Render every line of the records below as a JSON list of strings, one string per line and no blank lines. Leave the pictures out of your answer.

> [Records]
_ _ _

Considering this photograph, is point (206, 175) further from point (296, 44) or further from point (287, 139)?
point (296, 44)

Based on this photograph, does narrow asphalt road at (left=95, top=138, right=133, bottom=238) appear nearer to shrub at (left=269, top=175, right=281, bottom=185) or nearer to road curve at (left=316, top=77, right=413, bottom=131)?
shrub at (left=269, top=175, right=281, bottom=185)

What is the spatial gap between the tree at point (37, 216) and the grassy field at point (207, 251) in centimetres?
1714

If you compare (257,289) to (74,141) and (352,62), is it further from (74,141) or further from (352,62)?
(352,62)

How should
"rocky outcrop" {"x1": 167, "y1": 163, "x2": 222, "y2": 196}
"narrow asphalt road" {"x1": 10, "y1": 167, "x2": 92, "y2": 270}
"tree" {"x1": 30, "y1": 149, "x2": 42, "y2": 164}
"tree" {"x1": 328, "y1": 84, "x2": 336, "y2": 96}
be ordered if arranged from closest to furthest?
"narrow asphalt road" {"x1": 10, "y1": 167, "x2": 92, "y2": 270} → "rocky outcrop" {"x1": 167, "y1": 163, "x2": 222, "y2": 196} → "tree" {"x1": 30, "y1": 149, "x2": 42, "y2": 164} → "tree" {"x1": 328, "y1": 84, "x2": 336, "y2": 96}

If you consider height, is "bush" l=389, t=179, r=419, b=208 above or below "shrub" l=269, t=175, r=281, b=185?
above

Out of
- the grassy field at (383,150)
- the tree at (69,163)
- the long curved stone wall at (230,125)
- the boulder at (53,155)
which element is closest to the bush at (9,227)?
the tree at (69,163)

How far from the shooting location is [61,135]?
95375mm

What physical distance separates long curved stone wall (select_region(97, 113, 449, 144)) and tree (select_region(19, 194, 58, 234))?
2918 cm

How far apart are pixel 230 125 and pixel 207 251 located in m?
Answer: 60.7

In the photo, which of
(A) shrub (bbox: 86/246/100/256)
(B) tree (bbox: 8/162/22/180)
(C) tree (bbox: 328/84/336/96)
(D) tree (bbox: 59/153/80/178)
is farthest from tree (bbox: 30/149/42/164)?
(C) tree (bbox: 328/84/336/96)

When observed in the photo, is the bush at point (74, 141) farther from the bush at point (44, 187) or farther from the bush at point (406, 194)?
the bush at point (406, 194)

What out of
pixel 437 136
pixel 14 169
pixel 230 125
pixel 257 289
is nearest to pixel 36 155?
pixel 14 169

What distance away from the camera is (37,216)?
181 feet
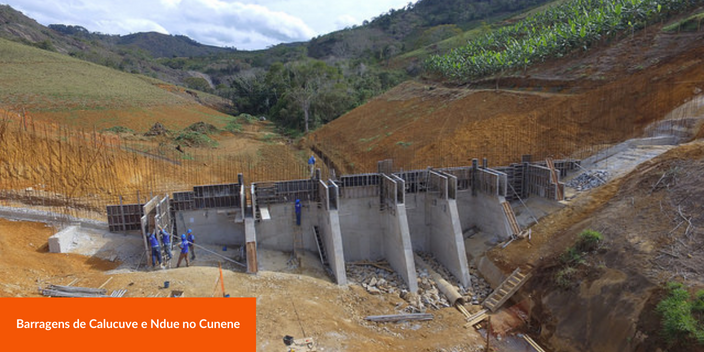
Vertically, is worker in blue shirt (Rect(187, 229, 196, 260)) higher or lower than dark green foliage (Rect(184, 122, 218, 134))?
lower

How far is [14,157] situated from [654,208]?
2758 cm

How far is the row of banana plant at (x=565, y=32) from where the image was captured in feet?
101

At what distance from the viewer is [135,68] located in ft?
260

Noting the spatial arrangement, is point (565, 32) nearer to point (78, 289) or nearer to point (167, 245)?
point (167, 245)

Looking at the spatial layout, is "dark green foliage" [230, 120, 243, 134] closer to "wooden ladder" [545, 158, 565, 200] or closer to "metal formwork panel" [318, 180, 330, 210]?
"metal formwork panel" [318, 180, 330, 210]

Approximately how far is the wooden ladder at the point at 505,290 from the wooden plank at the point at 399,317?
88.7 inches

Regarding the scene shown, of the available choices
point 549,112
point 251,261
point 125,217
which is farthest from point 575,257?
point 125,217

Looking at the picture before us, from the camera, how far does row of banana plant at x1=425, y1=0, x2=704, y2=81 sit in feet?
101

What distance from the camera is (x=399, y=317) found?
14.1 metres

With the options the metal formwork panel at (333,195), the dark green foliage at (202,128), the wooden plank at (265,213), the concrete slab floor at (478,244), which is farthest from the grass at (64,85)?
the concrete slab floor at (478,244)

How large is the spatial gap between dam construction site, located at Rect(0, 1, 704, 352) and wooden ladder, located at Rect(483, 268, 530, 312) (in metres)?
0.05

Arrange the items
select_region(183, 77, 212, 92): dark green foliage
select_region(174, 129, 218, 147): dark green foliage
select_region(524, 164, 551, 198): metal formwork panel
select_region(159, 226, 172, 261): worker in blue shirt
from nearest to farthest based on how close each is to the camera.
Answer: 1. select_region(159, 226, 172, 261): worker in blue shirt
2. select_region(524, 164, 551, 198): metal formwork panel
3. select_region(174, 129, 218, 147): dark green foliage
4. select_region(183, 77, 212, 92): dark green foliage

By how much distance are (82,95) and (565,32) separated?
48759mm

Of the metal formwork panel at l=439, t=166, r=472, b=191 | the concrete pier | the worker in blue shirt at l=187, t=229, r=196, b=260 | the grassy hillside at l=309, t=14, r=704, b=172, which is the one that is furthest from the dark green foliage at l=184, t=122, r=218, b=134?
the metal formwork panel at l=439, t=166, r=472, b=191
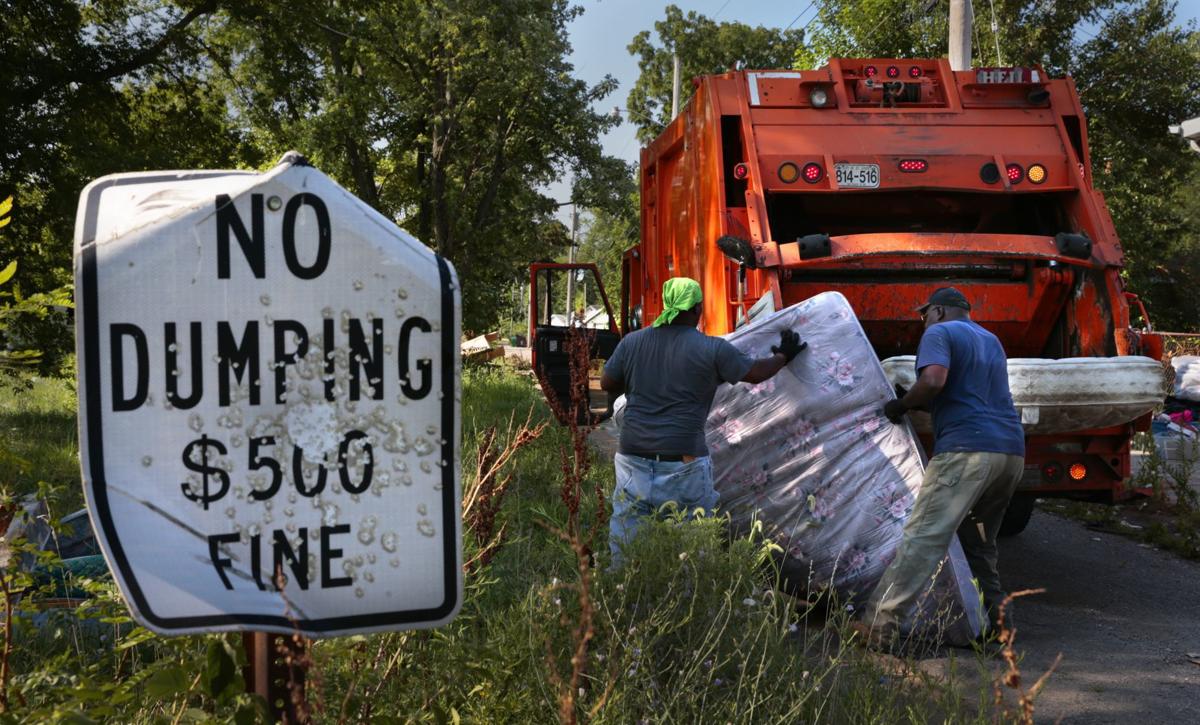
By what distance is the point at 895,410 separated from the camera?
4785 mm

_ _ _

> [Result for this task]
[
  "Considering this photograph, is point (206, 175) further from point (296, 44) or further from point (287, 139)?",
  "point (296, 44)",
  "Based on this photograph, does narrow asphalt road at (left=95, top=138, right=133, bottom=238) appear nearer to shrub at (left=269, top=175, right=281, bottom=185) or nearer to road curve at (left=316, top=77, right=413, bottom=131)?",
  "shrub at (left=269, top=175, right=281, bottom=185)",
  "What is the spatial gap between the tree at point (37, 216) and the grassy field at point (207, 251) in centimetres?",
  "1714",
  "If you compare (257,289) to (74,141) and (352,62), is it further from (74,141) or further from (352,62)?",
  "(352,62)",
  "How should",
  "\"rocky outcrop\" {\"x1\": 167, \"y1\": 163, \"x2\": 222, \"y2\": 196}",
  "\"narrow asphalt road\" {\"x1\": 10, \"y1\": 167, \"x2\": 92, \"y2\": 270}",
  "\"tree\" {\"x1\": 30, \"y1\": 149, \"x2\": 42, \"y2\": 164}",
  "\"tree\" {\"x1\": 328, \"y1\": 84, \"x2\": 336, \"y2\": 96}",
  "be ordered if arranged from closest to furthest?",
  "\"narrow asphalt road\" {\"x1\": 10, \"y1\": 167, \"x2\": 92, \"y2\": 270} → \"rocky outcrop\" {\"x1\": 167, \"y1\": 163, \"x2\": 222, \"y2\": 196} → \"tree\" {\"x1\": 30, \"y1\": 149, \"x2\": 42, \"y2\": 164} → \"tree\" {\"x1\": 328, \"y1\": 84, \"x2\": 336, \"y2\": 96}",
  "If you consider height, is \"bush\" l=389, t=179, r=419, b=208 above or below \"shrub\" l=269, t=175, r=281, b=185?",
  "above",
  "Out of",
  "- the grassy field at (383,150)",
  "- the tree at (69,163)",
  "- the long curved stone wall at (230,125)",
  "- the boulder at (53,155)",
  "which element is closest to the bush at (9,227)?",
  "the tree at (69,163)",
  "How far from the shooting location is [61,135]?",
  "95375mm",
  "What physical distance separates long curved stone wall (select_region(97, 113, 449, 144)) and tree (select_region(19, 194, 58, 234))?",
  "2918 cm",
  "How far apart are pixel 230 125 and pixel 207 251 located in m?",
  "Answer: 60.7",
  "In the photo, which of",
  "(A) shrub (bbox: 86/246/100/256)",
  "(B) tree (bbox: 8/162/22/180)",
  "(C) tree (bbox: 328/84/336/96)",
  "(D) tree (bbox: 59/153/80/178)",
  "is farthest from tree (bbox: 30/149/42/164)?",
  "(C) tree (bbox: 328/84/336/96)",
  "When observed in the photo, is the bush at point (74, 141) farther from the bush at point (44, 187) or farther from the bush at point (406, 194)?",
  "the bush at point (406, 194)",
  "What out of",
  "pixel 437 136",
  "pixel 14 169",
  "pixel 230 125",
  "pixel 257 289",
  "is nearest to pixel 36 155?",
  "pixel 14 169",
  "What distance away from the camera is (37,216)?",
  "181 feet",
  "Vertically, is worker in blue shirt (Rect(187, 229, 196, 260)) higher or lower than dark green foliage (Rect(184, 122, 218, 134))?",
  "lower",
  "How far is [14,157] situated from [654,208]?",
  "2758 cm",
  "How far is the row of banana plant at (x=565, y=32) from where the image was captured in feet?",
  "101",
  "At what distance from the viewer is [135,68] located in ft?",
  "260",
  "Noting the spatial arrangement, is point (565, 32) nearer to point (78, 289) or nearer to point (167, 245)?",
  "point (167, 245)",
  "Looking at the spatial layout, is \"dark green foliage\" [230, 120, 243, 134] closer to \"wooden ladder\" [545, 158, 565, 200] or closer to \"metal formwork panel\" [318, 180, 330, 210]?",
  "\"metal formwork panel\" [318, 180, 330, 210]",
  "Approximately how far is the wooden ladder at the point at 505,290 from the wooden plank at the point at 399,317?",
  "88.7 inches",
  "Regarding the scene shown, of the available choices",
  "point 549,112",
  "point 251,261",
  "point 125,217",
  "which is farthest from point 575,257?",
  "point 125,217",
  "Looking at the picture before us, from the camera, how far does row of banana plant at x1=425, y1=0, x2=704, y2=81 sit in feet?",
  "101",
  "What distance from the camera is (x=399, y=317) found?",
  "14.1 metres",
  "With the options the metal formwork panel at (333,195), the dark green foliage at (202,128), the wooden plank at (265,213), the concrete slab floor at (478,244), which is farthest from the grass at (64,85)?",
  "the concrete slab floor at (478,244)",
  "How large is the spatial gap between dam construction site, located at Rect(0, 1, 704, 352) and wooden ladder, located at Rect(483, 268, 530, 312) (in metres)?",
  "0.05",
  "Arrange the items",
  "select_region(183, 77, 212, 92): dark green foliage",
  "select_region(174, 129, 218, 147): dark green foliage",
  "select_region(524, 164, 551, 198): metal formwork panel",
  "select_region(159, 226, 172, 261): worker in blue shirt",
  "from nearest to farthest based on how close each is to the camera.",
  "Answer: 1. select_region(159, 226, 172, 261): worker in blue shirt",
  "2. select_region(524, 164, 551, 198): metal formwork panel",
  "3. select_region(174, 129, 218, 147): dark green foliage",
  "4. select_region(183, 77, 212, 92): dark green foliage",
  "By how much distance are (82,95) and (565,32) separated?",
  "48759mm",
  "Of the metal formwork panel at l=439, t=166, r=472, b=191 | the concrete pier | the worker in blue shirt at l=187, t=229, r=196, b=260 | the grassy hillside at l=309, t=14, r=704, b=172, which is the one that is furthest from the dark green foliage at l=184, t=122, r=218, b=134?",
  "the metal formwork panel at l=439, t=166, r=472, b=191",
  "By what distance is the point at 895,410 separated from the camera?",
  "4785 mm"
]